*EXERCISE DESCRIPTION*
Everything from the line that holds "How far from the camera's" through the end of the data below should be output exactly, both ends included.
# Start of PROVIDED INFORMATION
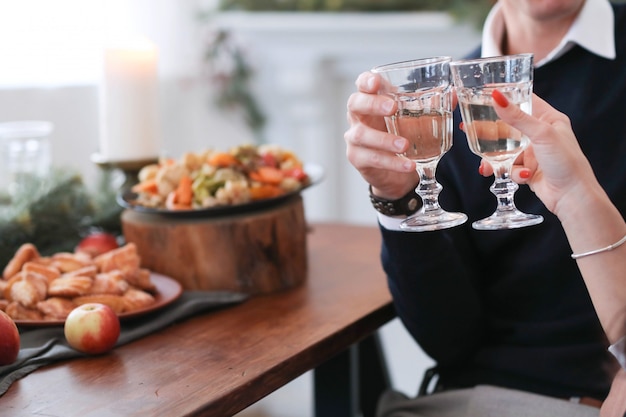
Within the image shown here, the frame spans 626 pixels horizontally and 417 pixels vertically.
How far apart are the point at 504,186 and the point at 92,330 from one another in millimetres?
601

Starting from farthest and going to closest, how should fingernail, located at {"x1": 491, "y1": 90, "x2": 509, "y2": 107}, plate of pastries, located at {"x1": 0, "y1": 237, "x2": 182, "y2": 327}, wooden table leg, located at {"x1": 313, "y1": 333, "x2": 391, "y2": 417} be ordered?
wooden table leg, located at {"x1": 313, "y1": 333, "x2": 391, "y2": 417} → plate of pastries, located at {"x1": 0, "y1": 237, "x2": 182, "y2": 327} → fingernail, located at {"x1": 491, "y1": 90, "x2": 509, "y2": 107}

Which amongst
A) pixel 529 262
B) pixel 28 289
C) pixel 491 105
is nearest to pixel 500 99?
pixel 491 105

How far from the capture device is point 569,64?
4.96 ft

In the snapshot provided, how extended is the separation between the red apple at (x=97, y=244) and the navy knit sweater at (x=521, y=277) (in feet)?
1.78

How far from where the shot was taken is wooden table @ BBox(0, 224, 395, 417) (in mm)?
1081

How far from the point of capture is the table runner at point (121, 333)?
1.17 m

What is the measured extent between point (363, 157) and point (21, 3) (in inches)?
95.3

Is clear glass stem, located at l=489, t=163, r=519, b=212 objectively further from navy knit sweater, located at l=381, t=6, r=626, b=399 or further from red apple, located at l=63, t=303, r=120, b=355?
red apple, located at l=63, t=303, r=120, b=355

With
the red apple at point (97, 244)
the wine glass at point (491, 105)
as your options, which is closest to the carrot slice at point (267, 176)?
the red apple at point (97, 244)

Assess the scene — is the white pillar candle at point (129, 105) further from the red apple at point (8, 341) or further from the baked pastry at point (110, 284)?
the red apple at point (8, 341)

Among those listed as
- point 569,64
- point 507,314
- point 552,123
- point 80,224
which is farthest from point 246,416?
point 552,123

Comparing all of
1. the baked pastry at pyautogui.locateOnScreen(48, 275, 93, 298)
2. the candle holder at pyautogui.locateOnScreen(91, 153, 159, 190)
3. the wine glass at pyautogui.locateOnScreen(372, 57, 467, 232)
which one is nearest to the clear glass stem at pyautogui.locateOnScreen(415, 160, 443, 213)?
the wine glass at pyautogui.locateOnScreen(372, 57, 467, 232)

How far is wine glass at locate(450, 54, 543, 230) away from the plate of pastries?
22.6 inches

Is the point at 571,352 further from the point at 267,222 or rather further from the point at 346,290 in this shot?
the point at 267,222
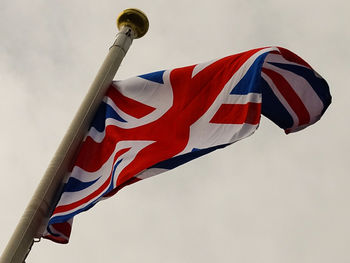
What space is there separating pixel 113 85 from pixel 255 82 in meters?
2.23

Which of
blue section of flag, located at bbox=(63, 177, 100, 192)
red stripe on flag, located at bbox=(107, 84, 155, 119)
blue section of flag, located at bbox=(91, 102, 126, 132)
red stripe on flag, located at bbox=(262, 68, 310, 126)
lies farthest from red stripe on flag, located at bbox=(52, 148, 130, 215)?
red stripe on flag, located at bbox=(262, 68, 310, 126)

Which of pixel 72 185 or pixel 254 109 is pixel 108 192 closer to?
pixel 72 185

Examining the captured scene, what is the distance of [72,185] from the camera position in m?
6.91

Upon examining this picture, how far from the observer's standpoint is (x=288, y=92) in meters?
8.53

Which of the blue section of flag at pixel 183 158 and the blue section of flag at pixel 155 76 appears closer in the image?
the blue section of flag at pixel 183 158

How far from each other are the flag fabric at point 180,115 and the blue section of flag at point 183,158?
12 millimetres

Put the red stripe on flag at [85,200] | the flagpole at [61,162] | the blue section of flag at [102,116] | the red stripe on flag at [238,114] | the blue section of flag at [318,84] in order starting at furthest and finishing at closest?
the blue section of flag at [318,84], the blue section of flag at [102,116], the red stripe on flag at [238,114], the red stripe on flag at [85,200], the flagpole at [61,162]

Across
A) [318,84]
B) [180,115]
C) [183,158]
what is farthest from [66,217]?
[318,84]

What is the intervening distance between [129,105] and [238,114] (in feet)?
5.86

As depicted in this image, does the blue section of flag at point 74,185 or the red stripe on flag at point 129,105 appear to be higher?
the red stripe on flag at point 129,105

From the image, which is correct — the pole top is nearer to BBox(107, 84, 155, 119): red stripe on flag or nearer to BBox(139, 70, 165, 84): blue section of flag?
BBox(139, 70, 165, 84): blue section of flag

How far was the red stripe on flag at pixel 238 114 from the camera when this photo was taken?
7016 mm

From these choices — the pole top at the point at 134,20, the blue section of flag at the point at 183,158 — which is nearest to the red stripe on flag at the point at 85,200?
the blue section of flag at the point at 183,158

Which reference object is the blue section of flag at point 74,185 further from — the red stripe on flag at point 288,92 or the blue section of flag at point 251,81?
the red stripe on flag at point 288,92
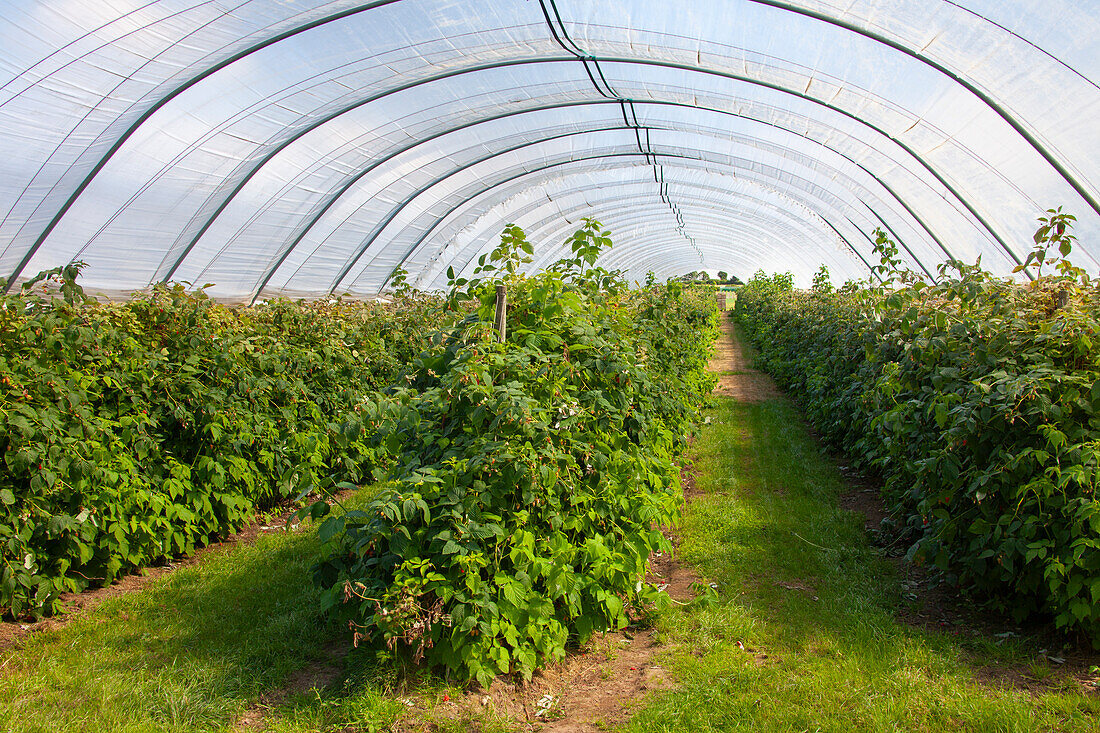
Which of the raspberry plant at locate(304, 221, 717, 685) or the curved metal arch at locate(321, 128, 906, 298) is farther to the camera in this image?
the curved metal arch at locate(321, 128, 906, 298)

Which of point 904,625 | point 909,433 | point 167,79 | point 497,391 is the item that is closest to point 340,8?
point 167,79

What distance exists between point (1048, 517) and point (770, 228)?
20.8 meters

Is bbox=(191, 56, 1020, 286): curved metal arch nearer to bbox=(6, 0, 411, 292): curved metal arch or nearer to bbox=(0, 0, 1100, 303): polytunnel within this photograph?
bbox=(0, 0, 1100, 303): polytunnel

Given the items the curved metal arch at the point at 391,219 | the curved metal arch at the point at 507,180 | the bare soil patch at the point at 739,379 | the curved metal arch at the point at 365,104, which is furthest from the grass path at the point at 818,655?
the curved metal arch at the point at 507,180

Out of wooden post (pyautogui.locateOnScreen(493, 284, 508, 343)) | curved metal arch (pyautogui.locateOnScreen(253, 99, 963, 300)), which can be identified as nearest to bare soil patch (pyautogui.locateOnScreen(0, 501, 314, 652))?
wooden post (pyautogui.locateOnScreen(493, 284, 508, 343))

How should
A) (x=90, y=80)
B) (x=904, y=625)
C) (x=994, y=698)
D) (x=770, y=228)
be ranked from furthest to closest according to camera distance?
1. (x=770, y=228)
2. (x=90, y=80)
3. (x=904, y=625)
4. (x=994, y=698)

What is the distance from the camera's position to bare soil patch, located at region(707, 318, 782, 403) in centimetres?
1348

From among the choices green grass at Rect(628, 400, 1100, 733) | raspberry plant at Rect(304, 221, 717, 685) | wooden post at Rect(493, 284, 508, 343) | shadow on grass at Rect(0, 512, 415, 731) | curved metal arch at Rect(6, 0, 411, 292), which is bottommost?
shadow on grass at Rect(0, 512, 415, 731)

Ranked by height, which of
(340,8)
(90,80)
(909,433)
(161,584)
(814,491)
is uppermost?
(340,8)

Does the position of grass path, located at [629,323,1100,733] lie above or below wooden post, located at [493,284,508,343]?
below

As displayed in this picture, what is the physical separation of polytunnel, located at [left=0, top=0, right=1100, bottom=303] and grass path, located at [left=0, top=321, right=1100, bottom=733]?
162 inches

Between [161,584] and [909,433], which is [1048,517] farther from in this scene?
[161,584]

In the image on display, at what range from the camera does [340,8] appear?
6.66 metres

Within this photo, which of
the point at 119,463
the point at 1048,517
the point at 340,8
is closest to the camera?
the point at 1048,517
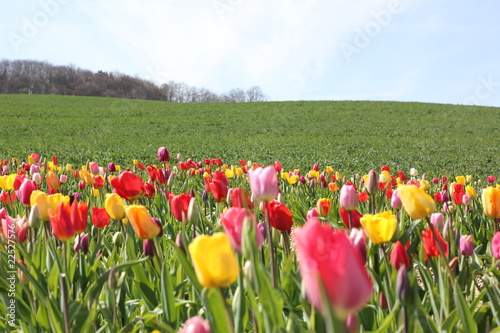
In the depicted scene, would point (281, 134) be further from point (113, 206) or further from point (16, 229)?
point (16, 229)

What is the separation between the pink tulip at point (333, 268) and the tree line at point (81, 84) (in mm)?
62597

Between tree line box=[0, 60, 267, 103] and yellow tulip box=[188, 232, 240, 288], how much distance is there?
2455 inches

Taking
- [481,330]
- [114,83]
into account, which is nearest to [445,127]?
[481,330]

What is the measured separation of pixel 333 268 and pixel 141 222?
1.02m

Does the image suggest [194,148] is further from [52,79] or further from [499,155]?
[52,79]

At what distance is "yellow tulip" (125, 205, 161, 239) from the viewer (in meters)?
1.40

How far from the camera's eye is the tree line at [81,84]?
186ft

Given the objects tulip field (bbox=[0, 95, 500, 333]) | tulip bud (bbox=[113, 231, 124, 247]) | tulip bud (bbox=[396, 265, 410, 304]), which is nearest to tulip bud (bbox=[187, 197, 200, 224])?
tulip field (bbox=[0, 95, 500, 333])

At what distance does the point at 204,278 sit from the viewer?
73 cm

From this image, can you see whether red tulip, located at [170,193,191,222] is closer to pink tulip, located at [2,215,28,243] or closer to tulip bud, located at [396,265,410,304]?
pink tulip, located at [2,215,28,243]

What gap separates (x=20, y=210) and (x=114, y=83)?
210ft

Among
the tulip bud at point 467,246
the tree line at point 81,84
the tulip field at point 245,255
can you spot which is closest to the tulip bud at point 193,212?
the tulip field at point 245,255

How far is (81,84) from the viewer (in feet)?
196

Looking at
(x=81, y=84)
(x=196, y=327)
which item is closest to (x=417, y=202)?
# End of PROVIDED INFORMATION
*THE RESPONSE*
How far from the camera's eye is the tree line at [81,84]?
186ft

Given the objects tulip field (bbox=[0, 95, 500, 333]) | tulip bud (bbox=[113, 231, 124, 247]) | tulip bud (bbox=[396, 265, 410, 304]), which is nearest to tulip bud (bbox=[187, 197, 200, 224])?
tulip field (bbox=[0, 95, 500, 333])

At what distance does the point at 204,278 sit from the viewer?
73 cm

From this image, can you see whether red tulip, located at [170,193,191,222] is closer to pink tulip, located at [2,215,28,243] or closer to tulip bud, located at [396,265,410,304]?
pink tulip, located at [2,215,28,243]

What gap separates (x=20, y=210) and (x=114, y=83)?
210ft

Among
the tulip bud at point 467,246
the tree line at point 81,84
the tulip field at point 245,255
can you spot which is closest to the tulip bud at point 193,212?
the tulip field at point 245,255

How far is (81,84) from the viewer (in feet)?
196

Looking at
(x=81, y=84)
(x=196, y=327)
which item is closest to (x=417, y=202)?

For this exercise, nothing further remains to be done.